For very low natural frequencies and the best performance in controlling ground vibration, we need large heavy concrete slabs, sitting on resilient elastomer bearing. These are ‘floating track slabs’, which can also be designed and supplied by PCT. So far, so (relatively) simple. The more mass that is added and the softer the track, the better the reduction in ground vibration. But there are some constraints. Firstly, of course, all this extra mass and resilience has to be designed in such a way as we still have a safe, maintainable operating railway. Secondly, adding mass and resilience tends to increase cost. And thirdly, that extra material and lower stiffness implies that the track itself may contain more material, which is vibrating at a higher level. And that leads to extra noise being emitted directly from the track itself. Now in some circumstances, that may not be too much of a problem. For example, in a tunnel, the noise from the track won’t escape from the tunnel (unlike vibration, which will — unless controlled). As long as the trains are well sound proofed, the extra noise from the track is a problem we can live with. Here we can focus entirely on solving the vibration problem, without concerning ourselves too much with the effects of noise from the track.


But suppose the track is mounted on a structure, and in open air? Then any ‘airborne’ noise from the track itself has a direct path to anyone standing or living nearby. That adds to noise from the structure, which is what we were aiming to control by reducing track stiffness and adding track mass.


Generally, and without going into detail that is beyond the scope of this article, railway airborne noise tends to be controlled by applying the measures that are the opposite of those used to control railway vibration — that is by increasing rather than reducing track stiffness. So to get the best overall solution, with the lowest total of noise from the track plus noise from the structure, we may need to compromise on track stiffness. Pandrol has a whole range of fastening products at different stiffness levels that allow the best solutions to be adopted in each circumstance. The above is an example in which both ‘secondary noise’ from a structure and ‘airborne’ noise from the track (and train) are present. Where tracks run at grade rather than on structures, secondary noise becomes insignificant and airborne noise is likely to be the biggest issue. Here, an important consideration is how far along the track vibrations are transmitted, and therefore over what length of rail significant airborne noise is emitted. Stiffer track, giving a stiffer connection to the ground, reduces the length of vibrating rail. To reduce airborne noise, tracks with stiffer fastenings and stiffer resilient elements may therefore be required, and Pandrol can provide these. However even here, a compromise in track stiffness will often be required, since the levels of dynamic force generated in the track and transmitted into the sleepers and ballast increase as track stiffness increases. Excessively stiff track can lead to increased rates of development of the roughness and irregularity that leads to noise and vibration in the first place.

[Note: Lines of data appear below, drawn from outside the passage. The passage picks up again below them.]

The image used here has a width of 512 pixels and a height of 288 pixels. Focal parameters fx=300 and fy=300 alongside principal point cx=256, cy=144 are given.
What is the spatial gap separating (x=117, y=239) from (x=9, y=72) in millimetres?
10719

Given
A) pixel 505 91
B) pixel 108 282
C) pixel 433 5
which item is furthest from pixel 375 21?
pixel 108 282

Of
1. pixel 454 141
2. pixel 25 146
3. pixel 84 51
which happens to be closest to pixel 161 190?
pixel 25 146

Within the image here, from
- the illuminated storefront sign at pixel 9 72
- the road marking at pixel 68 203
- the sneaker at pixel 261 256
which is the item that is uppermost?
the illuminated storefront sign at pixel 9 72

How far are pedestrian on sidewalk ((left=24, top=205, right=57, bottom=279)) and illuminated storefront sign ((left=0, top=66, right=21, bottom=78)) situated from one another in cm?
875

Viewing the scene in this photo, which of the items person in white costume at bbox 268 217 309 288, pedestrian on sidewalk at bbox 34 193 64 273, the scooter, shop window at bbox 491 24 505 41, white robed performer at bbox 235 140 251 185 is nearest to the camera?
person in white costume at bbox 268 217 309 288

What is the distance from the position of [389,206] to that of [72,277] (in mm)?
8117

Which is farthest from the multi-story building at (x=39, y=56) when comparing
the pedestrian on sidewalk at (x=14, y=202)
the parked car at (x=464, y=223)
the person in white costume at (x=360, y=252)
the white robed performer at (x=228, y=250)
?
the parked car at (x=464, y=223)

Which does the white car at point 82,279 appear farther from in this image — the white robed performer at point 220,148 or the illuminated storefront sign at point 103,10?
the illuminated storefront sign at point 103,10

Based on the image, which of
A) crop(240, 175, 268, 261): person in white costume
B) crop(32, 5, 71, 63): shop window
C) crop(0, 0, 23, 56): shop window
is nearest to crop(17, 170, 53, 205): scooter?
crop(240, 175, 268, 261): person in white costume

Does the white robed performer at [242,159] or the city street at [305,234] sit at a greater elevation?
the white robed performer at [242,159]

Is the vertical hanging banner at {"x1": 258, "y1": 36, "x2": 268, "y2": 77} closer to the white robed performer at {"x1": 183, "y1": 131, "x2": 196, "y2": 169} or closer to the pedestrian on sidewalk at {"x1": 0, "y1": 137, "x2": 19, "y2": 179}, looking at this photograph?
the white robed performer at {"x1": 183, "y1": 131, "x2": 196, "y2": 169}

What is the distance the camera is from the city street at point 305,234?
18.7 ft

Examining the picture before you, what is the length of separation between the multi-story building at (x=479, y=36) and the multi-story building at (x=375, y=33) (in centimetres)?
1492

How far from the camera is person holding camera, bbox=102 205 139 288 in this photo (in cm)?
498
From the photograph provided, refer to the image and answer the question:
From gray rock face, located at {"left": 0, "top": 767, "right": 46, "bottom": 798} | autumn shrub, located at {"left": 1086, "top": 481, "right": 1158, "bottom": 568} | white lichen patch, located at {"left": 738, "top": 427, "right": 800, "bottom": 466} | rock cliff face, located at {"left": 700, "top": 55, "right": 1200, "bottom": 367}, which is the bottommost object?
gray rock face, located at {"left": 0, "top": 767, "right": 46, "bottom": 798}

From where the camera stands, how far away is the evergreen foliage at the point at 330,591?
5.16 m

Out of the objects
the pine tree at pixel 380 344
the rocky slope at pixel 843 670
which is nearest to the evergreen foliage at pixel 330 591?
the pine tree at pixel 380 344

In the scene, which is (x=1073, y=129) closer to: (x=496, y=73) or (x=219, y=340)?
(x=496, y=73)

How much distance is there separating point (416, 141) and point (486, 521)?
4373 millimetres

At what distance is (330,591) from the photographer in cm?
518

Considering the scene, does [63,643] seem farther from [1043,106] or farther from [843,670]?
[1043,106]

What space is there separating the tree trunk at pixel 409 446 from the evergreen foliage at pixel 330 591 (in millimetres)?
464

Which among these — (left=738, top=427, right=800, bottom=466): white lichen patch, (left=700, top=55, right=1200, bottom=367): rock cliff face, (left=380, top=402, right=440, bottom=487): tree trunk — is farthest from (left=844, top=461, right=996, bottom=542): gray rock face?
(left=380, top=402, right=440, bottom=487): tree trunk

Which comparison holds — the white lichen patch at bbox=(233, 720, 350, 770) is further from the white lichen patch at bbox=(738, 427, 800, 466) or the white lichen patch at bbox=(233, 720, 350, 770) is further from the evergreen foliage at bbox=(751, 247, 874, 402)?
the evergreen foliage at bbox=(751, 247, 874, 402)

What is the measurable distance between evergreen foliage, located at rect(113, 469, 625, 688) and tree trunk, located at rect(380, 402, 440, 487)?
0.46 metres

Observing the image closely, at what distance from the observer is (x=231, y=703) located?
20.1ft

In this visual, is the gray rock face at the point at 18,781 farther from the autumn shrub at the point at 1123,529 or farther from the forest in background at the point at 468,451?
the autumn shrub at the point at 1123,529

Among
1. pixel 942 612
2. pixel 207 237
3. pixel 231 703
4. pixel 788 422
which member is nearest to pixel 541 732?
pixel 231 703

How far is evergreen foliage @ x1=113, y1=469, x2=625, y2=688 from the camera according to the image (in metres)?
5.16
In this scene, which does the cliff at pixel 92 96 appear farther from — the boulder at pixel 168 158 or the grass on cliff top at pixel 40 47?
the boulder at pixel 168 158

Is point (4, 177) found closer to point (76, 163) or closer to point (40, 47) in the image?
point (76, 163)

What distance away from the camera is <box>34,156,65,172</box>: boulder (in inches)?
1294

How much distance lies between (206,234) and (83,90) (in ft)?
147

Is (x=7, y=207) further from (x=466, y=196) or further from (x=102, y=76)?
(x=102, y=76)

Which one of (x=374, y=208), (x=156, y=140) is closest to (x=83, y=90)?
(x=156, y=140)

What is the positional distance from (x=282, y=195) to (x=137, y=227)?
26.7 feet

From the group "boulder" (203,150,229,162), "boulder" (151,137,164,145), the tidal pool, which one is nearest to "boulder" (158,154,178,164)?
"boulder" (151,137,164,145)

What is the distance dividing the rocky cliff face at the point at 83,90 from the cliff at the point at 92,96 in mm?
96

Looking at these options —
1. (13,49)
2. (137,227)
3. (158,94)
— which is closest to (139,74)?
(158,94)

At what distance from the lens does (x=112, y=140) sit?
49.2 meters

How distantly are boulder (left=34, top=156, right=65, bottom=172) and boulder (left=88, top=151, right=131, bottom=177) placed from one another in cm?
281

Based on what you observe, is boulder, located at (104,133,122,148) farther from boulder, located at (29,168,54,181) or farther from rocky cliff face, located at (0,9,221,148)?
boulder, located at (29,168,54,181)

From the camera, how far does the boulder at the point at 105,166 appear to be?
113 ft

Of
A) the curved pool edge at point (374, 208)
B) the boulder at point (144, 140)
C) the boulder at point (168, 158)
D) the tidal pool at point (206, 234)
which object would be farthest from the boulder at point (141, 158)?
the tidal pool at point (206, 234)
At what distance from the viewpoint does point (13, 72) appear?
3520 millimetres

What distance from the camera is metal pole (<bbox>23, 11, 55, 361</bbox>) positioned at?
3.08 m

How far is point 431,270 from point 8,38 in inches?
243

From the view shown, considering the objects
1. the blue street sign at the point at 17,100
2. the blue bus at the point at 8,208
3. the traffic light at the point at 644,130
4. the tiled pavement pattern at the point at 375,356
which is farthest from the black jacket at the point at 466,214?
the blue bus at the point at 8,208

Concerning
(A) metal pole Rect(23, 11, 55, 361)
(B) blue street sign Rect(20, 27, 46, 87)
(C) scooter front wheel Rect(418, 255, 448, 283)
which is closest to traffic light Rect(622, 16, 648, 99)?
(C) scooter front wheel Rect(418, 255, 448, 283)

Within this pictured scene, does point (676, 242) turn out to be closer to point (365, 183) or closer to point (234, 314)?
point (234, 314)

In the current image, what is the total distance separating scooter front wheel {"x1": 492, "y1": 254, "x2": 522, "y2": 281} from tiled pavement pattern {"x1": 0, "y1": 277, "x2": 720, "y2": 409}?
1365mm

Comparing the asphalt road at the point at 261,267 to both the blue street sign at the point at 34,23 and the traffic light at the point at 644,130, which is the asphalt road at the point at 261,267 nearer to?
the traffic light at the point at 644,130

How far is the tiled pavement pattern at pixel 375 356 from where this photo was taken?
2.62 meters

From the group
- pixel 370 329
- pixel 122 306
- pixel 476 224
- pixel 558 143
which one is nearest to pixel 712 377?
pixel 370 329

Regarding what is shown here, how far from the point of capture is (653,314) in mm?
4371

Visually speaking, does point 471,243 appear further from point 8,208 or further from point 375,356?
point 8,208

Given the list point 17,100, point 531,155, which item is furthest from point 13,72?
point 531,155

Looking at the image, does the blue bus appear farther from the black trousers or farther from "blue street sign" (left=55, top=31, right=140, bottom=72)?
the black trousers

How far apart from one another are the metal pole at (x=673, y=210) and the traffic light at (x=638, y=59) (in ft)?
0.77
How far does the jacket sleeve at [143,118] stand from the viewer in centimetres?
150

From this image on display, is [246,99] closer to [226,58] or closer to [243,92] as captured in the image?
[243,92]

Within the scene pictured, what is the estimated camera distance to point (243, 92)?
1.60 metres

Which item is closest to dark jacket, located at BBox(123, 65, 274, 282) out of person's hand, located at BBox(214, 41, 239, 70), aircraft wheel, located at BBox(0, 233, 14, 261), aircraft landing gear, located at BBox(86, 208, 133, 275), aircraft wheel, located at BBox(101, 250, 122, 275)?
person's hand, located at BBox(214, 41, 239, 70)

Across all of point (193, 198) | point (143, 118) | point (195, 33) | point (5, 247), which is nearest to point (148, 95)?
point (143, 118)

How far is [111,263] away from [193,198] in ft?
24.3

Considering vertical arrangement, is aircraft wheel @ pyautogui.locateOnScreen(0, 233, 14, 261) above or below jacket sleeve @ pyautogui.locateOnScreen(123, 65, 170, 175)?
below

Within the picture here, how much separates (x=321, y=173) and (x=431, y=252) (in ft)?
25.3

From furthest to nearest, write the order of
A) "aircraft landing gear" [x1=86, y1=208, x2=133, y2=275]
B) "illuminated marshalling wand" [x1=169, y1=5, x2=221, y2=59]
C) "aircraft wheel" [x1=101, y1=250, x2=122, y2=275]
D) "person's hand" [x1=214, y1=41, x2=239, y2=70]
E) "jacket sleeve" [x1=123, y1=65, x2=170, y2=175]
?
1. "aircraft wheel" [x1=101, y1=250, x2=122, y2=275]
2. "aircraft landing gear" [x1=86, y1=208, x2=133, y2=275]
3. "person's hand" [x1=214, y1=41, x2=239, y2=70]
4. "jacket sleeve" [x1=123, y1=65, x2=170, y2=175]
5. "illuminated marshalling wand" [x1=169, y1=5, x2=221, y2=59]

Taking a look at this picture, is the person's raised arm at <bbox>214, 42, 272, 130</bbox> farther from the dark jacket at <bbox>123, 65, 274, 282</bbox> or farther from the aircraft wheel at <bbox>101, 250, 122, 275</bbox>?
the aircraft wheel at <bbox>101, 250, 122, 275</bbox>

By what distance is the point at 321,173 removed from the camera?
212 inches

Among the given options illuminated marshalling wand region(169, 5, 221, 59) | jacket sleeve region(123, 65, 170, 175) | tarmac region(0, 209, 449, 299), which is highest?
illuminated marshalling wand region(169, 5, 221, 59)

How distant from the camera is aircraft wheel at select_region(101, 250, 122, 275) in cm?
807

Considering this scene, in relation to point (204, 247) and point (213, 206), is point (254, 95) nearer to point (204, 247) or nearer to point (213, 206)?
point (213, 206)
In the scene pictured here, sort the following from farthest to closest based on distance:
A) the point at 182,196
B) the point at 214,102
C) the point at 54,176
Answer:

Selecting the optimum stiffness for the rail fastenings is an important consideration for standard ballasted track with sleepers. It is also possible to provide additional resilience below the sleepers (under sleeper pads) or below the ballast (ballast mats), which in different ways and to different extents protect the ballast from degradation and affect the overall noise emission from and vibration transmission through the track. Where track is constructed without ballast (as slab track or non-ballasted track), an important source of resilience and damping is no longer available, and the track fastenings plus any additional resilient elements specified have an even more important role to play in determining the overall performance of the track with respect to noise and to vibration.